A House resolution to repeal the Consumer Financial Protection Bureau’s small-dollar lending rule was introduced Dec.1 by a bipartisan group of lawmakers.

The legislation uses the Congressional Review Act to halt the bureau’s regulatory crackdown on payday lenders and prevent it from issuing similar regulations in the future.

The resolution is sponsored by Rep. Dennis Ross (R-Fla.) and cosponsored by Reps. Alcee Hastings (D-Fla.), Tom Graves (R-Ga.), Henry Cuellar (D-Texas), Steve Stivers (R-Ohio) and Collin Peterson (D-Minn.).

The CFPB cracked down on payday lenders in October. The final rule, five years in the making, requires payday lenders to determine upfront whether consumers have the ability to repay their loans. The rule also places limits on repeat loans. It goes into effect Jan. 16 — but most sections carry a compliance date of Aug. 19, 2019.

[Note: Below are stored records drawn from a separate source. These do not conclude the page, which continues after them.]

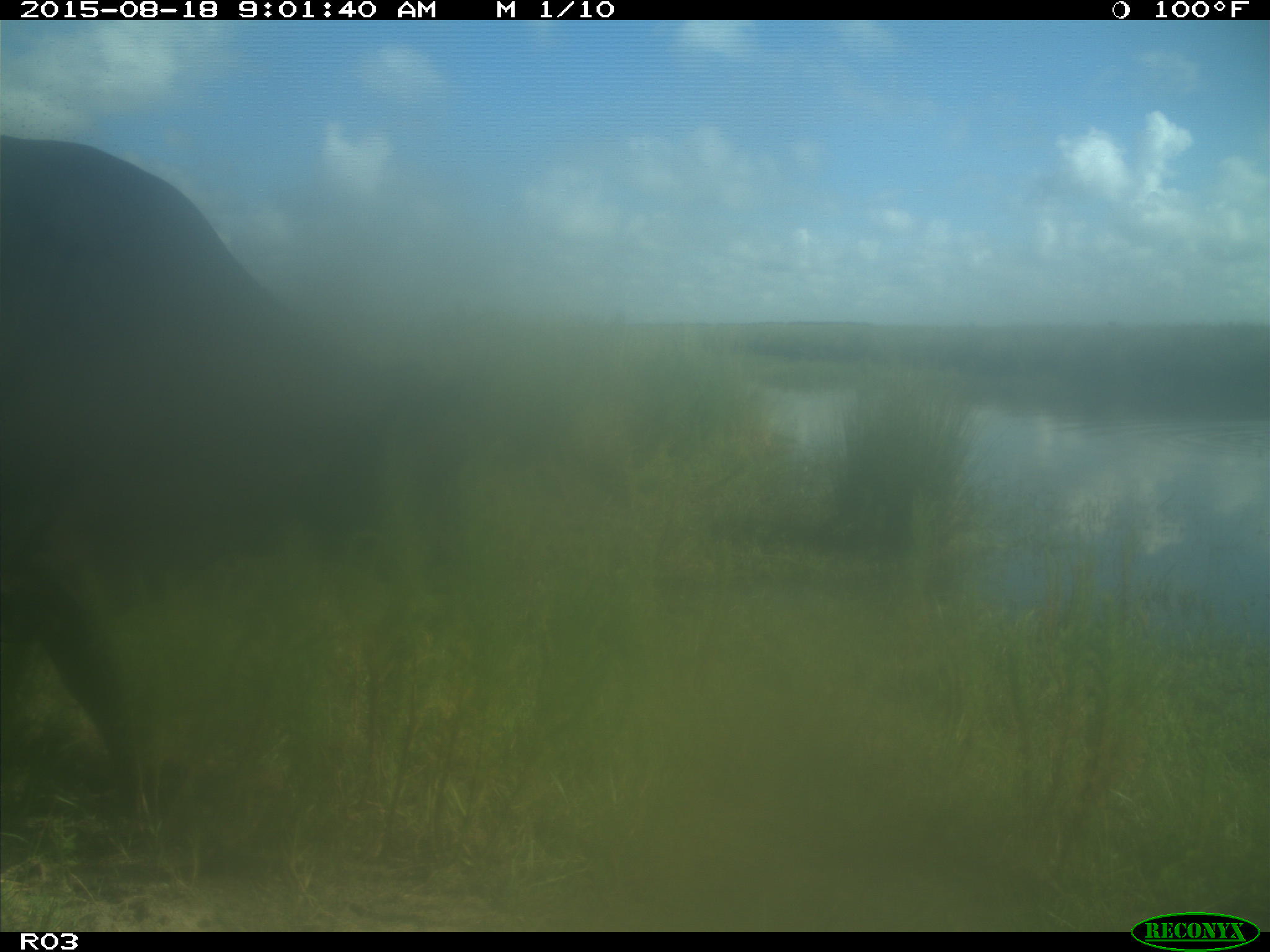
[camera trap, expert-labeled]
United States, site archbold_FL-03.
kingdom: Animalia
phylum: Chordata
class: Mammalia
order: Artiodactyla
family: Bovidae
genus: Bos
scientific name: Bos taurus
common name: domestic cow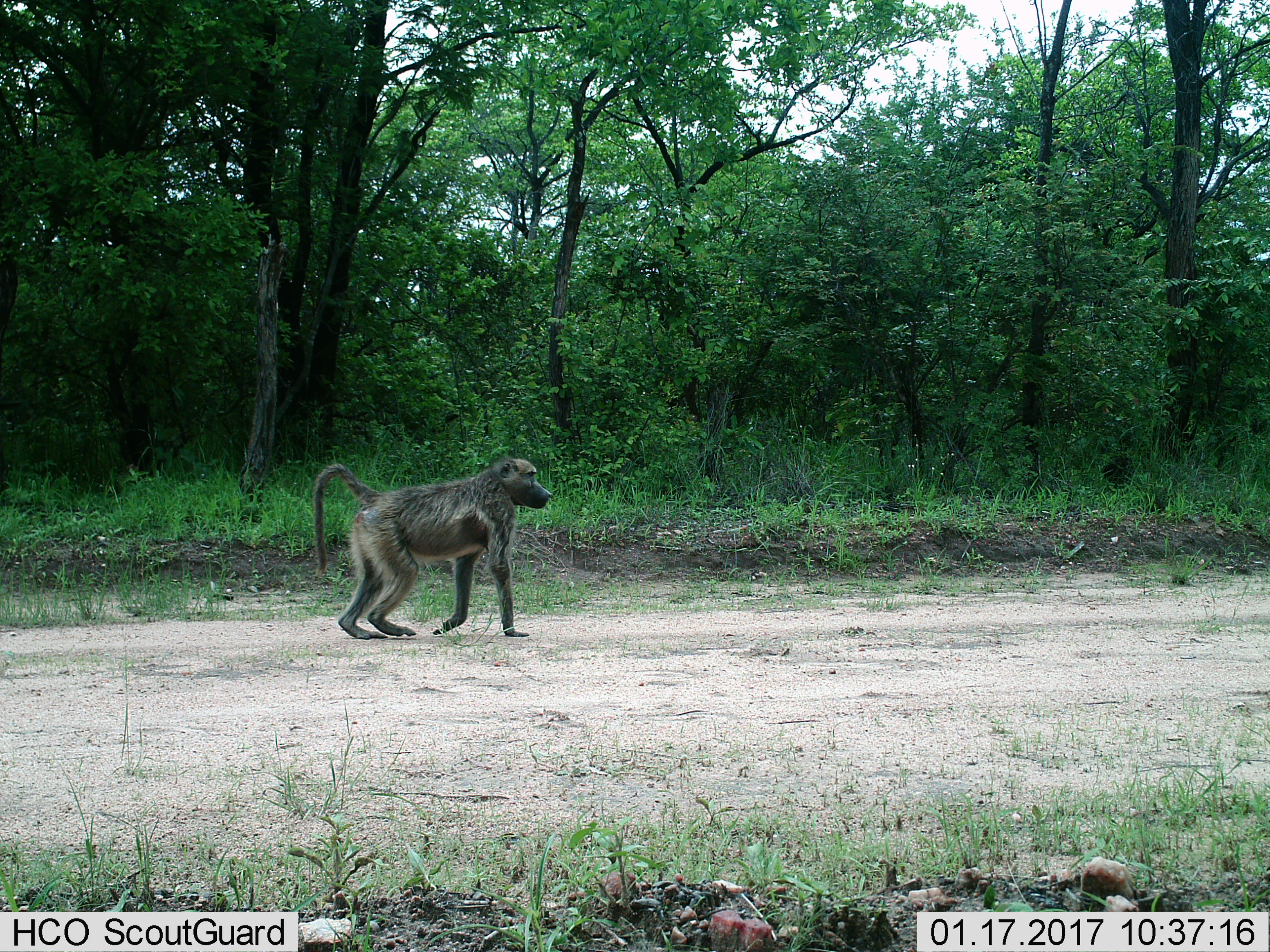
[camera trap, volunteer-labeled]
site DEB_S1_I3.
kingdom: Animalia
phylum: Chordata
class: Mammalia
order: Primates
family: Cercopithecidae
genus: Papio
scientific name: Papio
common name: baboon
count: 1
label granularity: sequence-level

The House resolution comes a month after President Donald Trump signed a measure approved by both houses of Congress that repealed a CFPB rule that prevents financial firms from steering customer disputes into arbitration.

A spokesman for Ross said there is strong support in the Senate for the new, payday rule resolution.

Difficult Path

But Charles Gabriel, an analyst at Capital Alpha Partners, predicted Senate passage is likely to be difficult. “No more than a one-in-three prospect,” he told Bloomberg Law.

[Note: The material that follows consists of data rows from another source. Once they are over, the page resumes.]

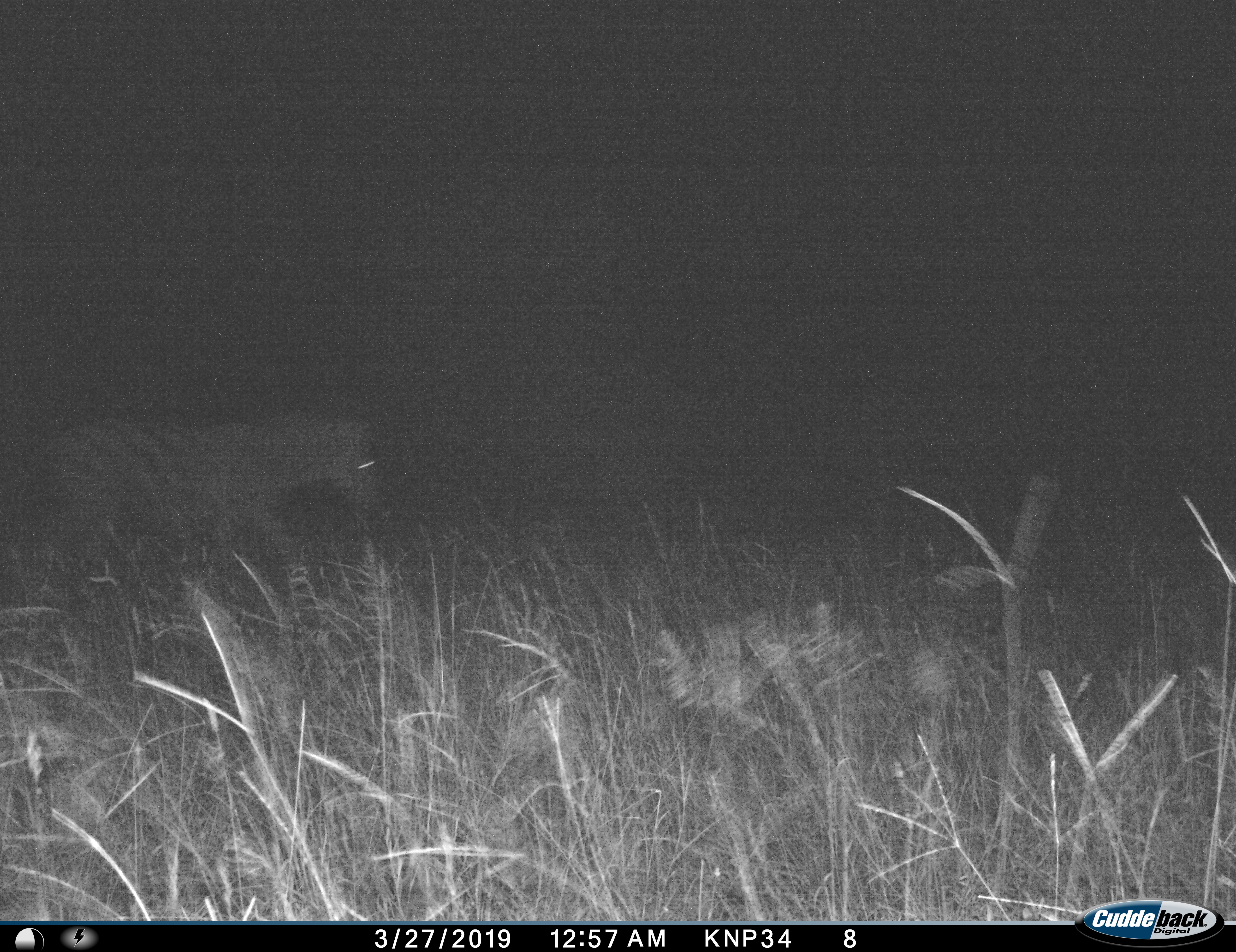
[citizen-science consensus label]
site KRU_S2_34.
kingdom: Animalia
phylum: Chordata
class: Mammalia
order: Perissodactyla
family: Equidae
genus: Equus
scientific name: Equus quagga burchellii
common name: burchell's zebra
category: zebraburchells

Margins are slim in the Senate, where Republicans hold 52 seats. Senate Republicans circulated a resolution in early 2017 to roll back the CFPB’s prepaid card rule, but never brought that measure to a floor vote.

House lawmakers think the payday-rule resolution will succeed. In a statement, Ross said more than 1.2 million people in his state each year rely on Florida’s “carefully regulated small-dollar lending industry to make ends meet.”

“The CFPB’s small dollar lending rule isn’t reasonable regulation — it’s a de facto ban on what these Floridians need,” Ross added.

Hastings said 5.5 percent of Americans have used short-term loans in the past. “I myself used a short-term loan to start my law practice, because that was the only loan available to me at the time,” he added.

Hastings was among the top Democratic recipients of campaign contributions from the payday lending industry during the 2016 campaign, according to Open Secrets. Most industry campaign cash goes to Republicans, but Cuellar, a Texas Democrat, was also a top recipient.

Daniel Press, a policy analyst at the Competitive Enterprise Institute, praised House lawmakers for showing leadership. “If implemented, the rule would leave millions of Americans in a real bind at exactly the time they need a fast loan to cover an urgent expense,” he said in a statement.

The Consumer Financial Services Association of America, an industry group for the short-term lenders, is currently exploring its legal options with regard to the CFPB’s small-dollar rule. “We anticipate having more to say in the coming weeks,” the group said in an email.